10 verhalen die verantwoordelijk zijn voor de storytelling-renaissance
In deel 2 van zijn boek bespreekt John Weich tien verhalen die de storytelling-renaissance in gang hebben gezet of die tot de verbeelding spreken. Deze tien verhalen representeren allemaal conventionele storytellingtechnieken om een idee, product of een merk te communiceren. En dat op zo’n manier dat ze resonantie hebben gekregen in de populaire cultuur. De cases die hij zeer diepgaand bespreekt zijn onder andere Batman, Banksy, Tomb Raider, TED Talks, Radiohead, Jay-Z, The Hire van BMW en New York Times-infographics.
De cases zijn stuk voor stuk de moeite waard om te lezen. Vooral ook omdat het niet de geijkte storytellingcases zijn die je vaak voorbij ziet komen. Vooral voor die cases zou ik het boek kopen. Ik kan me echter ook voorstellen dat, om (extra) publiciteit rondom het boek te genereren, de auteur een aantal cases als blogartikelen gaat presenteren waarbij we hongerig gemaakt worden naar meer.
Conclusie
Zou ik het boek aanbevelen om te kopen? Ja, want het geeft diepgang aan de achtergrond van storytelling en bekijkt de hernieuwde aandacht vanuit verschillende recente trends en ontwikkelingen. Dit leidt tot een breed beeld van het fenomeen. En verder zijn de 10 cases zoals gezegd het sterkste punt in het boek. Alleen al voor die cases en de creatieve inspiratie die je hieruit kunt halen, zou ik het boek aanschaffen.

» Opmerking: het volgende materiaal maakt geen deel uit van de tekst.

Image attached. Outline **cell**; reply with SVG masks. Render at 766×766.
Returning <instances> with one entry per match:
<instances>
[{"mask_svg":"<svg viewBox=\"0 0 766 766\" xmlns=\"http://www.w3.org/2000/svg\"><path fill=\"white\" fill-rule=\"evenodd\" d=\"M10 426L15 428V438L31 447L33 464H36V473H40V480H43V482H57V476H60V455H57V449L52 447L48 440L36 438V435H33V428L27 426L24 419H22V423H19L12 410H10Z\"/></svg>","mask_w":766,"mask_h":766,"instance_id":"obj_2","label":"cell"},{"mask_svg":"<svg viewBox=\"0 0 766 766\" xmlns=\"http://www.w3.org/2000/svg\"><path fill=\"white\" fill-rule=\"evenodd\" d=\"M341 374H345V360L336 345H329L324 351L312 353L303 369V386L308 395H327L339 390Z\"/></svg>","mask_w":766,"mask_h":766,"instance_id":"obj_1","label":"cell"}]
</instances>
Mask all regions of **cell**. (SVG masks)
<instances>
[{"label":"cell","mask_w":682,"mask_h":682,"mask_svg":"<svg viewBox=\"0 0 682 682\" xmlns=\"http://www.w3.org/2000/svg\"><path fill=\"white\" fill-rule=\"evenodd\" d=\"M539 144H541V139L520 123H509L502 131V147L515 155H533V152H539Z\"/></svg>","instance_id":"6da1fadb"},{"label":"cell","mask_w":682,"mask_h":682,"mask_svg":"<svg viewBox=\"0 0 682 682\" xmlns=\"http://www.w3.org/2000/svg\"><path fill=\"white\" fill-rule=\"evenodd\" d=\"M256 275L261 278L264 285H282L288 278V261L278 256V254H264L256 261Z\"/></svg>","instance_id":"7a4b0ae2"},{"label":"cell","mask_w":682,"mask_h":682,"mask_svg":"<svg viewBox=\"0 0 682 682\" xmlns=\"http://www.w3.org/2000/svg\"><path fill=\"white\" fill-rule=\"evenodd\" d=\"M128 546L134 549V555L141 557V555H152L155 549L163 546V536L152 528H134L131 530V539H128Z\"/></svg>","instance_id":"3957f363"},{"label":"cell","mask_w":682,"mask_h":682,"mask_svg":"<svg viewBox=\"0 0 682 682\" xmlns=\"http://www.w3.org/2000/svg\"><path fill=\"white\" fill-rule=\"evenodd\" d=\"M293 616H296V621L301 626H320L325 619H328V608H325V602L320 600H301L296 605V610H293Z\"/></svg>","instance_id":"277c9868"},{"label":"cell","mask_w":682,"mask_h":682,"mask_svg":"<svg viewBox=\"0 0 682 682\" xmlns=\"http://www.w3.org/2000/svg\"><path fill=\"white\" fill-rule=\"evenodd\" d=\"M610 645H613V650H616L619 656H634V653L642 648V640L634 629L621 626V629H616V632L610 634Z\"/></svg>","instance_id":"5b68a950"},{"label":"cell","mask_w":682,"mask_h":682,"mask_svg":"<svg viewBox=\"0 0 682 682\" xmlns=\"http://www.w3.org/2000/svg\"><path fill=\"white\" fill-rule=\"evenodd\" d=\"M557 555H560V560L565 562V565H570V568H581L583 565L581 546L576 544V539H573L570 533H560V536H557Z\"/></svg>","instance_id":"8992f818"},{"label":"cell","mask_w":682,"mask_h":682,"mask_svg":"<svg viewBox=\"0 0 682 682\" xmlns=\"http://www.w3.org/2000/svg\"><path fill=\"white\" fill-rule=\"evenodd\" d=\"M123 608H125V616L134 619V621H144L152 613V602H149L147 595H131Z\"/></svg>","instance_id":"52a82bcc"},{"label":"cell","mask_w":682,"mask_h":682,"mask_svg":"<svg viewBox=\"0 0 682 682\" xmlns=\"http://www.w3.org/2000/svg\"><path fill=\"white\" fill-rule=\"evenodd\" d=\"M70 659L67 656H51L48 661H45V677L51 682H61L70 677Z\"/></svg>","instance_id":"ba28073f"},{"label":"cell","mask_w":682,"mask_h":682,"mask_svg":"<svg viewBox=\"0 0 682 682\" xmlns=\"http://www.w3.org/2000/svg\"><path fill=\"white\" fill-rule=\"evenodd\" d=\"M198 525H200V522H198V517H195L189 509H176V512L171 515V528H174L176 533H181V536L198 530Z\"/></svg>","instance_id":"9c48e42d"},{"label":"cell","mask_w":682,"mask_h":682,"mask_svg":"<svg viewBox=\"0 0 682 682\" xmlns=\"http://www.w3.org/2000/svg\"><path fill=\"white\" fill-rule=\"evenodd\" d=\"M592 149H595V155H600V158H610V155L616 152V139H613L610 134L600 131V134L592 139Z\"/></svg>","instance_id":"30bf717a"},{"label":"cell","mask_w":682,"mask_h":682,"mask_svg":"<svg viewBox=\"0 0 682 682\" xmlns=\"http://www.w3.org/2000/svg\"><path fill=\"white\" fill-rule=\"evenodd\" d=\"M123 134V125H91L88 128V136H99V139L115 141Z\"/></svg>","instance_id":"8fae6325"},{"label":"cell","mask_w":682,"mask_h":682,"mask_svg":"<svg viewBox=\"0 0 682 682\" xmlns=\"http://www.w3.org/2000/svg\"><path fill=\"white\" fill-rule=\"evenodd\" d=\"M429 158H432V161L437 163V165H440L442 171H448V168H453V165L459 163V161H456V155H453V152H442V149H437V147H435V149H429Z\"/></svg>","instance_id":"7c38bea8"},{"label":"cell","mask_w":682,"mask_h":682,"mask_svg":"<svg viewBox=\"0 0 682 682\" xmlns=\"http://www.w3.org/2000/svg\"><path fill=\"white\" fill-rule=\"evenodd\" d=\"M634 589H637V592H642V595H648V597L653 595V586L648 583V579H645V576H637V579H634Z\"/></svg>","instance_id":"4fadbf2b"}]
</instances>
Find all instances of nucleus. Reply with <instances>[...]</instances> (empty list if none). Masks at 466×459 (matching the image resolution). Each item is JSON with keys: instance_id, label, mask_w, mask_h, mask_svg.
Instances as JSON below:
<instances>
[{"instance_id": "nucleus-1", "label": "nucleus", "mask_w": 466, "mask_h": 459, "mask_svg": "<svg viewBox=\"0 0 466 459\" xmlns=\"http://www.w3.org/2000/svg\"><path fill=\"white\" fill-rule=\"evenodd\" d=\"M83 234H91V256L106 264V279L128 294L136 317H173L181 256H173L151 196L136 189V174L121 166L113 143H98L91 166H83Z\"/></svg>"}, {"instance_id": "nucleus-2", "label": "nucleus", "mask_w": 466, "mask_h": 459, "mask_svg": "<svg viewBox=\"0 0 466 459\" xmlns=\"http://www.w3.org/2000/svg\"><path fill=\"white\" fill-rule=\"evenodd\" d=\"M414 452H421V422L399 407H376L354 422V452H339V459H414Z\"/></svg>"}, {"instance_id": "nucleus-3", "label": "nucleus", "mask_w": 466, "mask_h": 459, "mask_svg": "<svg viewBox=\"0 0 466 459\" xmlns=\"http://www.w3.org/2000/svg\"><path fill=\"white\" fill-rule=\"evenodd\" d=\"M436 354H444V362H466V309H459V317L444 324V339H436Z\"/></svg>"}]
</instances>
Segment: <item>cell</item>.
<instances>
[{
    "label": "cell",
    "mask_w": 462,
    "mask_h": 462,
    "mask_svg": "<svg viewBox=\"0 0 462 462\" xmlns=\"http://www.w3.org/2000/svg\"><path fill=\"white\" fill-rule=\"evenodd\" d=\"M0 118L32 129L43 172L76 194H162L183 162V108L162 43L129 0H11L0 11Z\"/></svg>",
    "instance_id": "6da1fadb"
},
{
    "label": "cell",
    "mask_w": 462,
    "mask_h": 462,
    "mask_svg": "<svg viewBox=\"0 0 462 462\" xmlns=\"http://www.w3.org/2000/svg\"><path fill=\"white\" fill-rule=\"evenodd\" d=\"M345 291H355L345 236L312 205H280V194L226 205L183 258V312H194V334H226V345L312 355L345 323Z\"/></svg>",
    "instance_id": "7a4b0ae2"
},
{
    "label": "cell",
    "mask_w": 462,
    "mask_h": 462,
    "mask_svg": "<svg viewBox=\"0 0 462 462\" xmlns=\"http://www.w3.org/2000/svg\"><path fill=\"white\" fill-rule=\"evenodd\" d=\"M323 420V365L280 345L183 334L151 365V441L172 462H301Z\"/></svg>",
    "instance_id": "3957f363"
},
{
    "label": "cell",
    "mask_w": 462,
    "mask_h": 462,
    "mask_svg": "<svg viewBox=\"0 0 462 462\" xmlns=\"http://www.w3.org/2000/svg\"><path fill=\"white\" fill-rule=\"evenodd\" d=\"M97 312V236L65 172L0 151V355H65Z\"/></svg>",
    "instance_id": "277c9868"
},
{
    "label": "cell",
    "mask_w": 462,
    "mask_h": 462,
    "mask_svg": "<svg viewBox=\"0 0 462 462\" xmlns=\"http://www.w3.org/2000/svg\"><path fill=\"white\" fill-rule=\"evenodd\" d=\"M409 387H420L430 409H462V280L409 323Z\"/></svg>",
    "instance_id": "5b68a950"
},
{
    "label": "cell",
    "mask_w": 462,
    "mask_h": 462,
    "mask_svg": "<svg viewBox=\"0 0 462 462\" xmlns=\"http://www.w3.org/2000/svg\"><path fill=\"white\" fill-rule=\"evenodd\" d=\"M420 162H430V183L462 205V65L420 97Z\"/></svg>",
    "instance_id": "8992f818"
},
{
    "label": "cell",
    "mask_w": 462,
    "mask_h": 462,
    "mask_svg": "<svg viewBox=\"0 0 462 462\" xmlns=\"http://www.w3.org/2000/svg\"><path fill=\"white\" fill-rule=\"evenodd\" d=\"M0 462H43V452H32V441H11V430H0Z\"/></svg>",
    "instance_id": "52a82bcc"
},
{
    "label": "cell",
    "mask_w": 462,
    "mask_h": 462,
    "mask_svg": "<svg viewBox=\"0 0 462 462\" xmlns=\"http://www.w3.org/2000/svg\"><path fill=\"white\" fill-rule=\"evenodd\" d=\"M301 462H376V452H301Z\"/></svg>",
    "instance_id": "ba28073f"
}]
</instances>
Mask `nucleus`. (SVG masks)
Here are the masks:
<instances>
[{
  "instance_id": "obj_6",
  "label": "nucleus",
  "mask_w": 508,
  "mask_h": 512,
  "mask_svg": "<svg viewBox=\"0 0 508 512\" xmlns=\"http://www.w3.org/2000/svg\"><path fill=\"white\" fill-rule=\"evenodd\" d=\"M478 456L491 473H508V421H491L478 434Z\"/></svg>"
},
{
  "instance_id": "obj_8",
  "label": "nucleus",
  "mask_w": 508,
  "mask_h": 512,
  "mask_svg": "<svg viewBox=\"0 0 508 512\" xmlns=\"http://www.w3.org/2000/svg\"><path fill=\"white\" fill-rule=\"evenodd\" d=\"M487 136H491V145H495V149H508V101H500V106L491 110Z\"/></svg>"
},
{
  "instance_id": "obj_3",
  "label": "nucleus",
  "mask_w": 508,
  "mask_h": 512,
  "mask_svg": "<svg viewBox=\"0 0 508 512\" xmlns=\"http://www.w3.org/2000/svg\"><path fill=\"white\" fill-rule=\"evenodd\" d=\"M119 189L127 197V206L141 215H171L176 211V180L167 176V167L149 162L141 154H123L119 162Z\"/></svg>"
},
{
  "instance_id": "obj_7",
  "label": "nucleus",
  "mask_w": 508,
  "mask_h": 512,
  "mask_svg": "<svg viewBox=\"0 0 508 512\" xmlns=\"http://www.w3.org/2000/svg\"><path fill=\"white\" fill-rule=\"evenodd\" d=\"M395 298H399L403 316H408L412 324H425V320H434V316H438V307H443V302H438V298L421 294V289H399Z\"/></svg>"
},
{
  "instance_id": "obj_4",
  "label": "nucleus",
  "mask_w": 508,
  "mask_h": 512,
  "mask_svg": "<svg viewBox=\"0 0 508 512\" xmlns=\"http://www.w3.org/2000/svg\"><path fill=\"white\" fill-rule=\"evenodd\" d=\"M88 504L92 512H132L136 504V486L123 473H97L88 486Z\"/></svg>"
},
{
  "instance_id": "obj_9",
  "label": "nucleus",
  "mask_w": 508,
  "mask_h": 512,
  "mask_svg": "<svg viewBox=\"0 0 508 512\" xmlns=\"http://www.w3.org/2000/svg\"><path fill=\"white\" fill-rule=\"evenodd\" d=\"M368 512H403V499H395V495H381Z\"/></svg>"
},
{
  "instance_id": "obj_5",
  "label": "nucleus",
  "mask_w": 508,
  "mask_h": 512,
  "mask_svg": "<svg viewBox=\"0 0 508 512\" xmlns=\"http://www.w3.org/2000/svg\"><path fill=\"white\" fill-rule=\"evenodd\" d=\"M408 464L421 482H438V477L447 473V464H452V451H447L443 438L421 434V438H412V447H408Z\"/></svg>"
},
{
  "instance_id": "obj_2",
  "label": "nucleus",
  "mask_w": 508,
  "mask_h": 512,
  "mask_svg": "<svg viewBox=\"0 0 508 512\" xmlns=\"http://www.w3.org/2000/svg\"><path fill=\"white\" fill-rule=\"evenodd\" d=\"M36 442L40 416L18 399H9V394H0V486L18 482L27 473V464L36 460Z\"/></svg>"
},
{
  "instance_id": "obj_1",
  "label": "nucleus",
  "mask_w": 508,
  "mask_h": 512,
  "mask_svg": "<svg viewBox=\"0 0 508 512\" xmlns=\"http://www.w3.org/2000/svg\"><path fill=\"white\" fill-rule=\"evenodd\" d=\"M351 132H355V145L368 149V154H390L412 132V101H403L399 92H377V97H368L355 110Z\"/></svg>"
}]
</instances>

Maar bij een eventuele nieuwe editie zou ik wel deel 1 op de schop nemen. De auteur brengt de theorieën en gedachten namelijk nogal lineair, dus opgesomd, waardoor het allemaal losse stukjes zijn die nogal ongestructureerd overkomen en elkaar voor een deel overlappen. Dit is jammer, want een aantal inzichten zijn nieuw voor mij, maar doordat het zo opsommend is, zonder hiërarchische structuur, nodigt het niet uit om ze allemaal te lezen. Zoals hierboven ook al gezegd, blijken de theorieën en gedachten ook niet allemaal betrekking te hebben op het ontstaan van de storytelling-renaissance, maar ook op het gevolg van de renaissance en de digitale revolutie. Natuurlijk is dat ook interessant, maar het maakt de leesbaarheid van deel 1 er niet beter op.
Het boek geeft geen tips die je direct transformeren tot een briljante storyteller en dat is volgens de auteur ook niet mogelijk, want storytelling is een ambacht dat vaak geoefend moet worden. Maar het boek helpt je wel om storytelling beter te begrijpen en om je in de juiste richting te wijzen. En juist dit is in de wereld met de snelle tips & tricks die je in veel weblogartikelen tegenkomt van toegevoegde waarde.
Door social media krijgt storytelling denk ik ook weer een nieuwe impuls. Als je echt succesvol wil zijn op social media moet je je volgens mij realiseren dat je niet zomaar losse brokken content de wereld in kan slingeren maar dat alle content onderdeel moet zijn van een verhaal wat interessant is om te volgen en waar je als volger onderdeel van uit wilt maken.
Gelezen en kan het zeker iedereen aanraden. De Radiohead case was vooral erg interessant.